Feierliches Gelöbnis der Bundeswehr vor dem Berliner Abgeordnetenhaus
Am 28. Mai legten Rekrutinnen und Rekruten der Bundeswehr zum dritten Mal in Folge vor dem Berliner Abgeordnetenhaus ihren Diensteid ab. Sie bekannten sich zur Rechts- und Werteordnung der Bundesrepublik Deutschland sowie zu ihrer Verpflichtung gegenüber der Verfassung und dem deutschen Volk.
Die 30 Soldatinnen und Soldaten des Wachbataillons beim Bundesministerium der Verteidigung gelobten, „der Bundesrepublik Deutschland treu zu dienen und das Recht und die Freiheit des deutschen Volkes tapfer zu verteidigen”. Sie gehören der 2. Kompanie des Wachbataillons an und haben in den vergangenen Wochen ihre Grundausbildung absolviert. Zu den rund 200 Gästen zählten Vertreterinnen und Vertreter aus Politik, Glaubensgemeinschaften und Gesellschaft sowie Angehörige der Rekrutinnen und Rekruten. Die Gelöbnisrede hielt die Präsidentin des Berliner Abgeordnetenhauses, Cornelia Seibeld (CDU).
Seibeld sagte: „Das heutige Gelöbnis vor dem Abgeordnetenhaus hat eine besondere Symbolkraft. Berlin erinnert uns wie keine andere deutsche Stadt daran, dass Freiheit niemals selbstverständlich ist.
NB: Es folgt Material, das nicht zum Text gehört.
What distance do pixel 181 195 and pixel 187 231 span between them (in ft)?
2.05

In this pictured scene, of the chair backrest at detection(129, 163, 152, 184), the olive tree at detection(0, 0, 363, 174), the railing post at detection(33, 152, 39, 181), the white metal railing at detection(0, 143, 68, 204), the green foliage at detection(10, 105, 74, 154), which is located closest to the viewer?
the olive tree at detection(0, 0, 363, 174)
Menschenwürde, Freiheit und Demokratie bleiben ohne persönlichen Einsatz nicht dauerhaft bestehen.“
Der Regierende Bürgermeister von Berlin, Kai Wegner (CDU), betonte in seinem Grußwort: „Die Bundeswehr gehört in die Mitte unserer Gesellschaft – das zeigt das feierliche Gelöbnis vor dem Berliner Abgeordnetenhaus bereits zum dritten Mal. Unsere Soldatinnen und Soldaten stehen für Pflichtbewusstsein, mutigen Einsatz und den Schutz unserer freiheitlich-demokratischen Grundordnung. Wer den Eid auf die Bundesrepublik Deutschland leistet, übernimmt Verantwortung für Frieden, Freiheit und Demokratie in unserem Land und weltweit.“

André Freymuth, Bürgermeister der Stadt Teltow, nahm als Gast am feierlichen Gelöbnis teil. Er wies darauf hin: „Es ist ja bekannt, ich bin Berufsoffizier. Aufgrund meines Bürgermeisteramtes ruht meine Tätigkeit bei der Bundeswehr nun. Ich kann mich sehr gut in die Gedanken der jungen Kameradinnen und Kameraden hineinversetzen und weiß, was sie heute alles bewegt. Vor 25 Jahren war ich es, der als junger Rekrut sein feierliches Gelöbnis abgelegt hat.“

Das Wachbataillon beim Bundesministerium der Verteidigung repräsentiert die Bundesrepublik Deutschland, wenn ausländische Staatsgäste mit militärischen Ehren empfangen werden. Ebenso stellt es die Ehrenformation, wenn hochrangige Politikerinnen und Politiker gewürdigt oder verabschiedet werden. Im Verteidigungsfall schützen seine Soldatinnen und Soldaten die Einrichtungen und Dienstsitze der Bundesregierung. Beide Aufträge sind gleichrangig und gleichwertig zu erfüllen – als sichtbares Zeichen einer wehrhaften Demokratie.